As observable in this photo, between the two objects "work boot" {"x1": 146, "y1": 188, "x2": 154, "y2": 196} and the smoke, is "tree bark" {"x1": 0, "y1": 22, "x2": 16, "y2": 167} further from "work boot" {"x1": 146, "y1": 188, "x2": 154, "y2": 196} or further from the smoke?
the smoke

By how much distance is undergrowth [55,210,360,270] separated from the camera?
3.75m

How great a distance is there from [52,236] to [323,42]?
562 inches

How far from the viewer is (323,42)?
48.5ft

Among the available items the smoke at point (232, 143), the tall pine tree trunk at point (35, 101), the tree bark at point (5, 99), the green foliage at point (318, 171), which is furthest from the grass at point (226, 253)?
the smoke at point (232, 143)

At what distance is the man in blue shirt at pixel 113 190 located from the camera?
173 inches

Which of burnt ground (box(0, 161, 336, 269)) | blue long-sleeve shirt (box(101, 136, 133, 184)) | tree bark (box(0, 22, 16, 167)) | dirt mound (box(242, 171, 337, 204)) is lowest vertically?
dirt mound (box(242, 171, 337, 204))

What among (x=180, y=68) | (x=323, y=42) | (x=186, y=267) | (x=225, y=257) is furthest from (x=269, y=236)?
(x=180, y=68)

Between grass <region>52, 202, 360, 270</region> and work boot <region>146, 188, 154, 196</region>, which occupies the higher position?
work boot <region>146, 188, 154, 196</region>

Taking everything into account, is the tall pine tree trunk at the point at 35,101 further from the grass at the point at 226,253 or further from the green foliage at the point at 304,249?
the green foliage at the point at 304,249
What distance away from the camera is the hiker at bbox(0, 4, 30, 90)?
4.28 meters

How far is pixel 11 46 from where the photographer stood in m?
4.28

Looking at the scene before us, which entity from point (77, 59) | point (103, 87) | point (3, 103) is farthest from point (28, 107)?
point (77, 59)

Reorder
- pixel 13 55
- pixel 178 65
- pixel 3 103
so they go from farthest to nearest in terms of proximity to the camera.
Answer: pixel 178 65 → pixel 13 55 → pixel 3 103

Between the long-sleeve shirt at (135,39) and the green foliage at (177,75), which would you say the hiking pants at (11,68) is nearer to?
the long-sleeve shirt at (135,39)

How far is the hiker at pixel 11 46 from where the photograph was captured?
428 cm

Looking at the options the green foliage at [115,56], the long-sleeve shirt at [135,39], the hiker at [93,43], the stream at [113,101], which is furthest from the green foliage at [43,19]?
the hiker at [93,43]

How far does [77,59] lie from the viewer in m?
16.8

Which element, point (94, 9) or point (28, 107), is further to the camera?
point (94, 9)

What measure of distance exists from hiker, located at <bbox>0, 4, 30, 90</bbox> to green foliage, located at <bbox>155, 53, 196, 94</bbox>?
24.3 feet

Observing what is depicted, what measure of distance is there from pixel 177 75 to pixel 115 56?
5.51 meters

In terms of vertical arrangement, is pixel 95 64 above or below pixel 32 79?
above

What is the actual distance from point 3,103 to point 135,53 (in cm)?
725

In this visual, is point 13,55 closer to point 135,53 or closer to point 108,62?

============================================================

■ STATED TASK
Each of the records should be retyped exactly.

■ TASK RESULT
As observable in this photo, between the two objects "work boot" {"x1": 146, "y1": 188, "x2": 154, "y2": 196} and the smoke, is "tree bark" {"x1": 0, "y1": 22, "x2": 16, "y2": 167} further from "work boot" {"x1": 146, "y1": 188, "x2": 154, "y2": 196} or further from the smoke?
the smoke

By how much distance is undergrowth [55,210,360,270] separated from the camera?
3.75m

How great a distance is there from [52,236] to [323,42]?
562 inches

How far from the viewer is (323,42)?
48.5ft

Among the available items the smoke at point (232, 143), the tall pine tree trunk at point (35, 101), the tree bark at point (5, 99), the green foliage at point (318, 171), which is furthest from the grass at point (226, 253)?
the smoke at point (232, 143)

At what distance is the man in blue shirt at pixel 113 190 located from the camera?
173 inches

Which of burnt ground (box(0, 161, 336, 269)) | blue long-sleeve shirt (box(101, 136, 133, 184)) | tree bark (box(0, 22, 16, 167)) | dirt mound (box(242, 171, 337, 204)) is lowest vertically?
dirt mound (box(242, 171, 337, 204))

What among (x=180, y=68) | (x=323, y=42) | (x=186, y=267) | (x=225, y=257) is furthest from (x=269, y=236)?
(x=180, y=68)

Between grass <region>52, 202, 360, 270</region> and work boot <region>146, 188, 154, 196</region>, which occupies the higher position?
work boot <region>146, 188, 154, 196</region>

Taking everything into account, is the tall pine tree trunk at the point at 35,101 further from the grass at the point at 226,253 or further from the green foliage at the point at 304,249?
the green foliage at the point at 304,249
What distance away from the camera is the hiker at bbox(0, 4, 30, 90)?
4.28 meters

How far is pixel 11 46 from where the photographer stood in m?
4.28

Looking at the scene before us, which entity from point (77, 59) | point (103, 87) | point (3, 103) is farthest from point (28, 107)?
point (77, 59)

Reorder
- pixel 13 55
- pixel 178 65
- pixel 3 103
so they go from farthest to nearest in terms of proximity to the camera.
Answer: pixel 178 65 → pixel 13 55 → pixel 3 103

Between the long-sleeve shirt at (135,39) and the green foliage at (177,75), which would you say the hiking pants at (11,68) is nearer to?
the long-sleeve shirt at (135,39)

How far is the hiker at pixel 11 46 from where the photograph was captured?
428 cm

Looking at the options the green foliage at [115,56], the long-sleeve shirt at [135,39], the hiker at [93,43], the stream at [113,101], which is furthest from the green foliage at [43,19]?
the hiker at [93,43]

How far does [77,59] lie from the viewer in m?
16.8

Which element, point (94, 9) or point (28, 107), is further to the camera?
point (94, 9)

What measure of distance exists from hiker, located at <bbox>0, 4, 30, 90</bbox> to green foliage, located at <bbox>155, 53, 196, 94</bbox>?
24.3 feet

Observing what is depicted, what measure of distance is there from pixel 177 75 to pixel 115 56?
5.51 meters

In terms of vertical arrangement, is pixel 95 64 above or below pixel 32 79?
above

What is the actual distance from point 3,103 to point 135,53 (in cm)?
725

In this visual, is point 13,55 closer to point 135,53 or closer to point 108,62?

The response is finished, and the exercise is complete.